Directions. Reproduce the lines from the line with "this 640×358 image." up to and including the line with "damaged police car [198, 100, 422, 294]", substituting "annotator" for "detector" and changing nothing else.

[Rows from a box labeling dataset]
__________
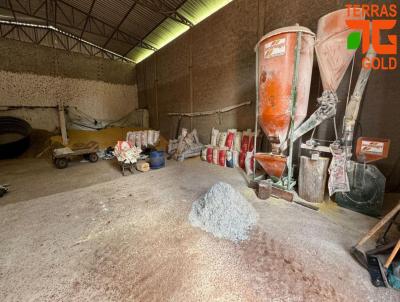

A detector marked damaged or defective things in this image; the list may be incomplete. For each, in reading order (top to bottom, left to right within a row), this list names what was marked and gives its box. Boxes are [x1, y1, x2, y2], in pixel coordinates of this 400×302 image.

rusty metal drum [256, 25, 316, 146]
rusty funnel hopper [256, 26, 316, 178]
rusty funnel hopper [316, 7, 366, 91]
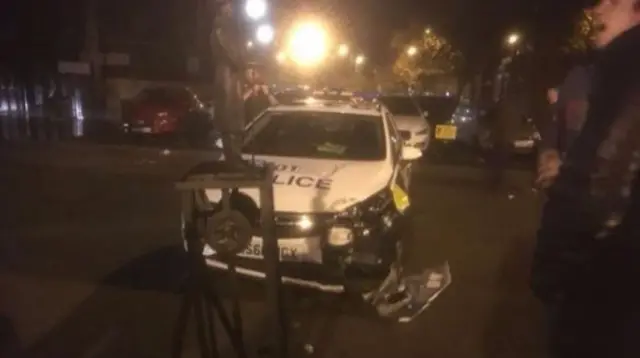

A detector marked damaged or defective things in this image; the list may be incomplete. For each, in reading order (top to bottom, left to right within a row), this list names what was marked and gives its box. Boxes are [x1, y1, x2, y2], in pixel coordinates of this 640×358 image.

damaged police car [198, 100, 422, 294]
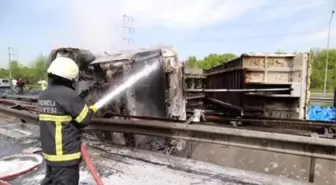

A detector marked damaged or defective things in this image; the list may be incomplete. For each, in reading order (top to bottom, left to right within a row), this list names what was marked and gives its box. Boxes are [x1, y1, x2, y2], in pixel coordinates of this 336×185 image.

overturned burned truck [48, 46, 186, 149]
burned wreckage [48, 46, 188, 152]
__________
Final result.
A annotator marked damaged or defective things in this image; the list may be incomplete. For each, in reading order (top to bottom, left to right within a row), this list names what was marked and gives its box. Boxes are [x1, y1, x2, y2], in pixel coordinates of this 640×358 image.

damaged police car [198, 100, 422, 294]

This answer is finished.